Khodorkovsky was convicted of stealing billions of dollars' worth of oil and laundering the proceeds.
Sandy Saunders, a member of Khodorkovsky's U.S. legal team, said that he is not surprised by the verdict. "The Russian criminal justice system will be used by the powers to get what they want. And the constitution, Russian law, is going to be set aside for personal gain," he said.
In a televised question and answer session in early December, Mr. Putin claimed that a "thief belongs in jail" when asked about Khodorkovsky, despite the fact that the verdict of the case was not yet announced.
Gleb Pavlovsky, the president of the Foundation for Effective Policy says that this was a political mistake for Mr. Putin for which he was later reprimanded by President Dmitry Medvedev.

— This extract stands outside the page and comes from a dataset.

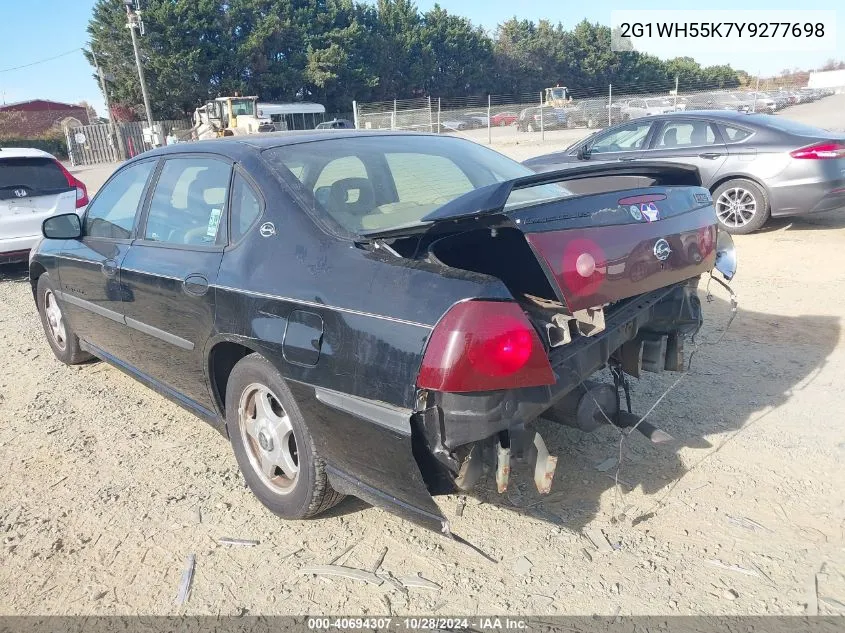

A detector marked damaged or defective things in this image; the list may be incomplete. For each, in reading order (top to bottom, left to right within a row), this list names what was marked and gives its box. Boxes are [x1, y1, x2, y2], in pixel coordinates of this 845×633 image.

damaged black sedan [29, 132, 736, 532]
broken taillight lens [416, 300, 552, 392]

He says Prime Minister Putin thinks of Khodorkovsky as his own personal opponent and is so involved with this idea that he forgets that he is not an official in this case. And this of course is influential.
Abuse of legal system
But Lilia Shevtsova of the Moscow Carnegie Center says that this case also demonstrated who is in charge of the country. "This guilty verdict also proved that Mr. Medvedev is simply a puppet on the string. That he is Mr. Nobody. Or at least he is Mr. Putin's shadow. And all this cause, all this talk of liberalization and modernization of Russia is simply a joke," said Shevtsova.
The Khodorkovsky trial has been at the center of the Western media's attention this week. And European and American politicians have voiced their concern over the verdict including a statement by U.S. Secretary of State Hilary Clinton who called it an abusive use of the legal system.
But the Khodorkovsky trial has little resonance in Russia. A recent poll by the Moscow based Levada Center found that 65 percent of Russians have not been following the trial. Victor Linnik, Editor-in-Chief of Slovo Magazine says that there is also little support for Khodorkovsky in the country.
"Is this sentence deserved by Khodorkovsky or not? 99 percent of the Russian public would tell you it is deserved. He was one of the leading figures in the criminal privatization of the nineties," he said.
But Shevtsova says that the importance of the verdict and the sentence is to demonstrate Mr. Putin's political strength to the ruling and liberal elites.